Hyperspectral imagery for biodiversity mapping in a wildland-agriculture matrix
Like true islands, patches of forest in an agricultural matrix can serve as ‘ecological islands’ that may or may not follow biogeographical predictions. The study of such landscapes, sometimes called ‘countryside biogeography’ (Daily 1997), can yield critical insights about the impacts of habitat fragmentation over the short and long term. Here I used data from the Airborne Visible/Infrared Imaging Spectrometer (AVIRIS) collected over the Kellogg Biological Station and surrounding wildland-agriculture matrix in 2008 to assess canopy tree diversity across a range of sizes of forest patches. The land that includes the WK Kellogg Biological Station has been a part of Michigan State University since the 1920s, and the surrounding landscape has been a wildland-agricultural matrix since the settlement of Michigan in the mid-1800s. I compared a number of different metrics of spectral diversity and patch size and shape to assess spatial biodiversity patterns.

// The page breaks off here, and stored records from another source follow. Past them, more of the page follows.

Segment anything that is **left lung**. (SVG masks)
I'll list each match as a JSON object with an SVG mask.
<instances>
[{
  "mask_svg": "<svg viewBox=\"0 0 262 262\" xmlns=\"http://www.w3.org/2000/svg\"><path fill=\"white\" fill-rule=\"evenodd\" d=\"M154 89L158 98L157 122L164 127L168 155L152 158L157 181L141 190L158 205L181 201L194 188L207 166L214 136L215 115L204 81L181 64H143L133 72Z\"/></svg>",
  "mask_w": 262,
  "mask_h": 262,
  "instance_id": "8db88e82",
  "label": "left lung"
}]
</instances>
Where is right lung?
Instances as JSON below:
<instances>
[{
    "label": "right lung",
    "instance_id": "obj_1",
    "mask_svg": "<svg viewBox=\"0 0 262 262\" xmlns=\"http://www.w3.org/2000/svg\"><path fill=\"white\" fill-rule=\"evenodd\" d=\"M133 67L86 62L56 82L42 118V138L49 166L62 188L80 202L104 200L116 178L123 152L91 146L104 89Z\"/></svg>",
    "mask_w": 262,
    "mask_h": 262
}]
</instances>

I found that some forest patches do follow diversity patterns as predicted by biogeography theory, but some do not, likely due to variations in land use history and topoedaphic patterns. Importantly, many of the approaches to assessing hyperspectral diversity are highly dependent on the specific data selected, and so a portion of this talk will focus on the challenges of different approaches. Overall hyperspectral imagery, or imaging spectroscopy, has much to offer to the fields of biogeography and community ecology.